======== Material for this exercise ========
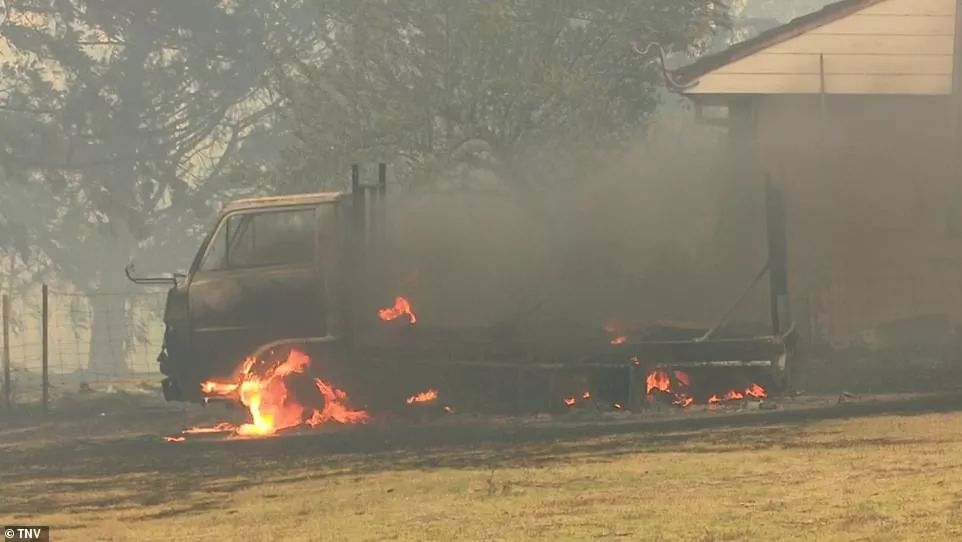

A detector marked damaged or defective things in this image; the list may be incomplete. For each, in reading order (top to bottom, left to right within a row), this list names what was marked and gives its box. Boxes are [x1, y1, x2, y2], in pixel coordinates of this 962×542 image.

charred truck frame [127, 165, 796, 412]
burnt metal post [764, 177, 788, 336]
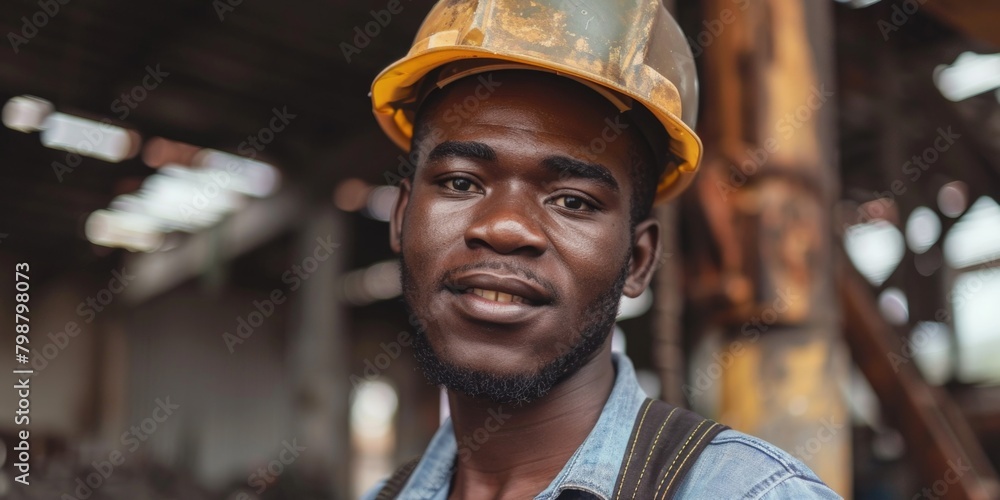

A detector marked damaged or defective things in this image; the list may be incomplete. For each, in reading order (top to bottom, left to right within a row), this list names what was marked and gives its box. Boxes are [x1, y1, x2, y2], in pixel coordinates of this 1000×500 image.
========
======== Material for this exercise ========
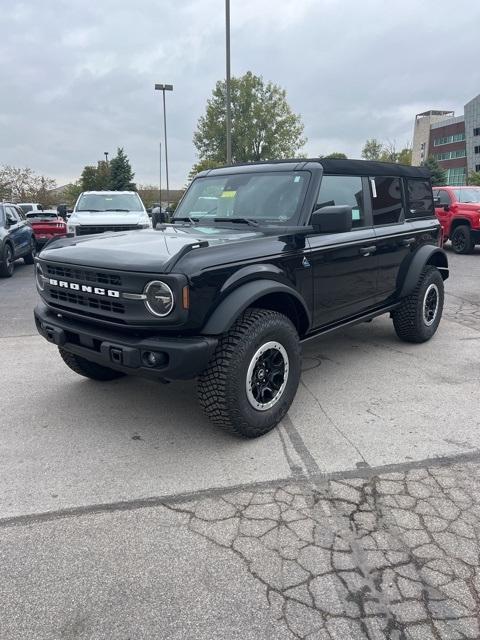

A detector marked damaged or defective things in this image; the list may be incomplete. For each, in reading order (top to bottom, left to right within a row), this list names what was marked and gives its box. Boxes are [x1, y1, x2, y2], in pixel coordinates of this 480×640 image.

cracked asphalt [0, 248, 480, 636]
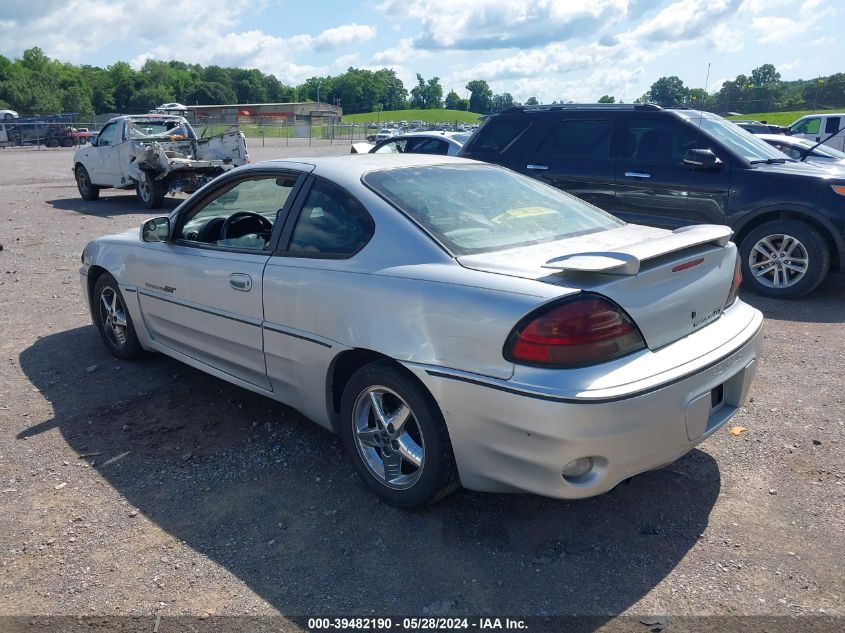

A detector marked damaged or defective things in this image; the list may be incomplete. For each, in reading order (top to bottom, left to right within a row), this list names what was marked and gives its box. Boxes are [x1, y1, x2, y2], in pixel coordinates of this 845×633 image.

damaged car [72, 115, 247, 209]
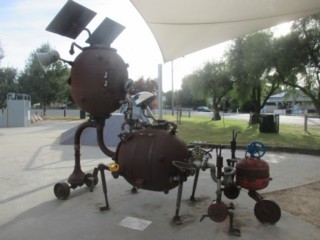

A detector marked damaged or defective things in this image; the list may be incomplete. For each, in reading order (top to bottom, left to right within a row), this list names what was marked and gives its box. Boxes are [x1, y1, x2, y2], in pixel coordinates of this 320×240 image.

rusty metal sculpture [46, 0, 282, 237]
========
======== Material for this exercise ========
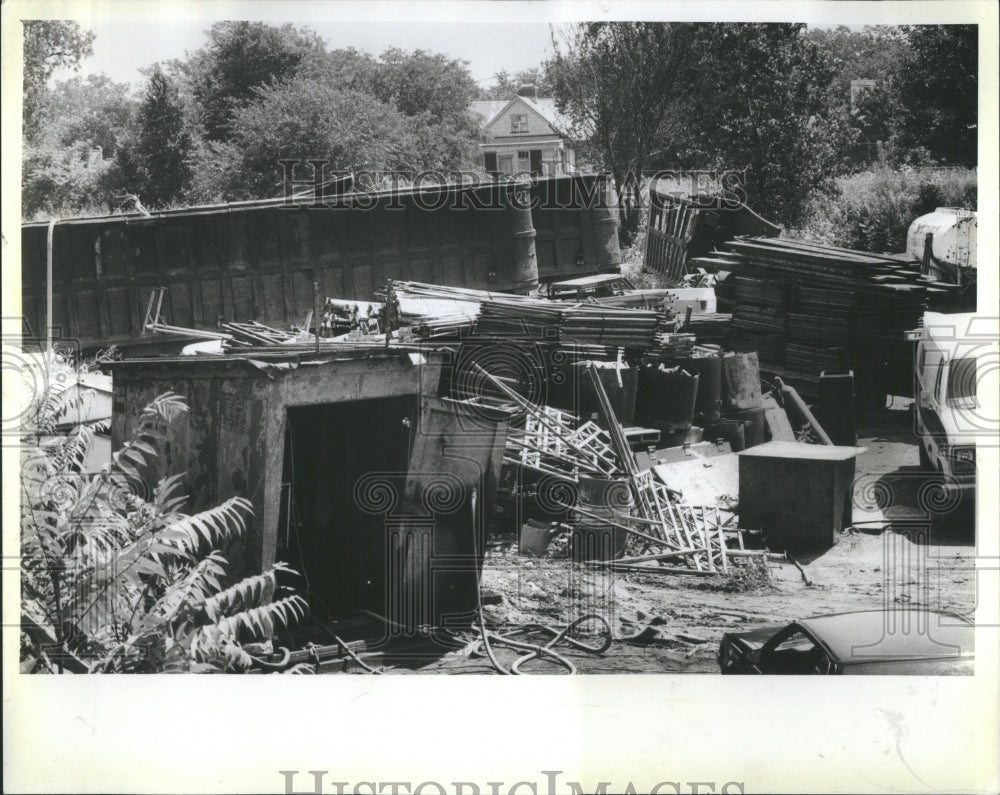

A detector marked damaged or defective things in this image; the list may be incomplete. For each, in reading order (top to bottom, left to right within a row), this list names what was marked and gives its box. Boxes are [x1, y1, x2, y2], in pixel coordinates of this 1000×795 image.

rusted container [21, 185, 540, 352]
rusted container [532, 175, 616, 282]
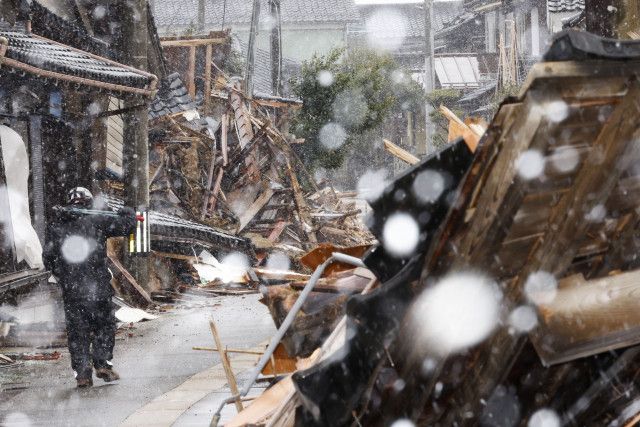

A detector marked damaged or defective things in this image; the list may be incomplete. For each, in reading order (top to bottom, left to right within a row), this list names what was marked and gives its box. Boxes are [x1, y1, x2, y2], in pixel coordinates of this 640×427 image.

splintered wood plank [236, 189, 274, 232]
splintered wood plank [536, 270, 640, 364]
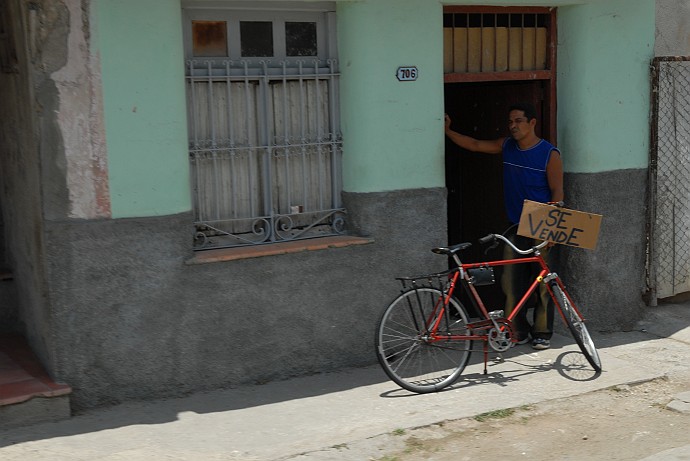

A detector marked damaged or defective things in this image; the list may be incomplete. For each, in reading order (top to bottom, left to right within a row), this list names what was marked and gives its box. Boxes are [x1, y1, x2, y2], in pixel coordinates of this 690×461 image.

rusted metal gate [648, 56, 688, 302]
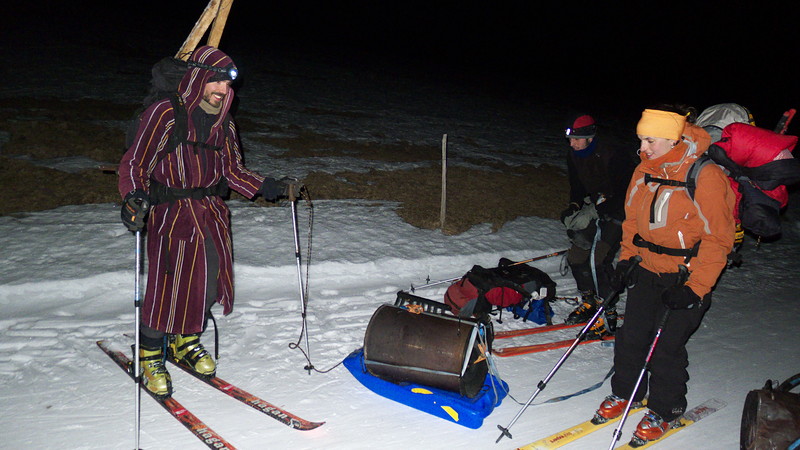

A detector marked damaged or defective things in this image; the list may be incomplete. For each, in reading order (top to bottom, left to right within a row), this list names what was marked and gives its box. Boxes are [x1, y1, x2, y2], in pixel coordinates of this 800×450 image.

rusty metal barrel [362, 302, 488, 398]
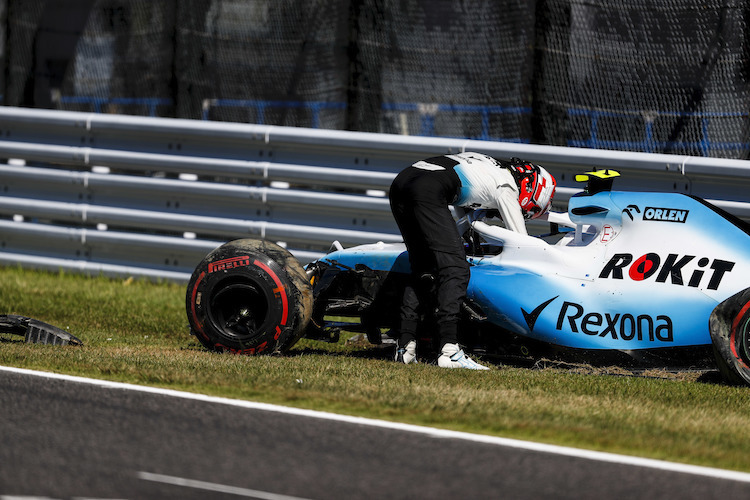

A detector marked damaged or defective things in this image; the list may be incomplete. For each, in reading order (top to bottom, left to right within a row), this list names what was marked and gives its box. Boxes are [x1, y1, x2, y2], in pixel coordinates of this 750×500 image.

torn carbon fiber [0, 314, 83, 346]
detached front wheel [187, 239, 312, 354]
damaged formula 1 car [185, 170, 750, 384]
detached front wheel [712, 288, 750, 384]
========
Reproduce verbatim the lines of the material above, beginning with the line that contains "this 800×450 image." and continuing through the line that contains "rusty metal barrel [362, 302, 488, 398]", both included.

A detector marked damaged or defective things in this image; the list may be incomplete. For each, in reading order (top to bottom, left to right within a row), this list names what was marked and gives its box. Boxes are [x1, y1, x2, y2], in pixel coordinates of this 800×450 image.

rusty metal barrel [362, 302, 488, 398]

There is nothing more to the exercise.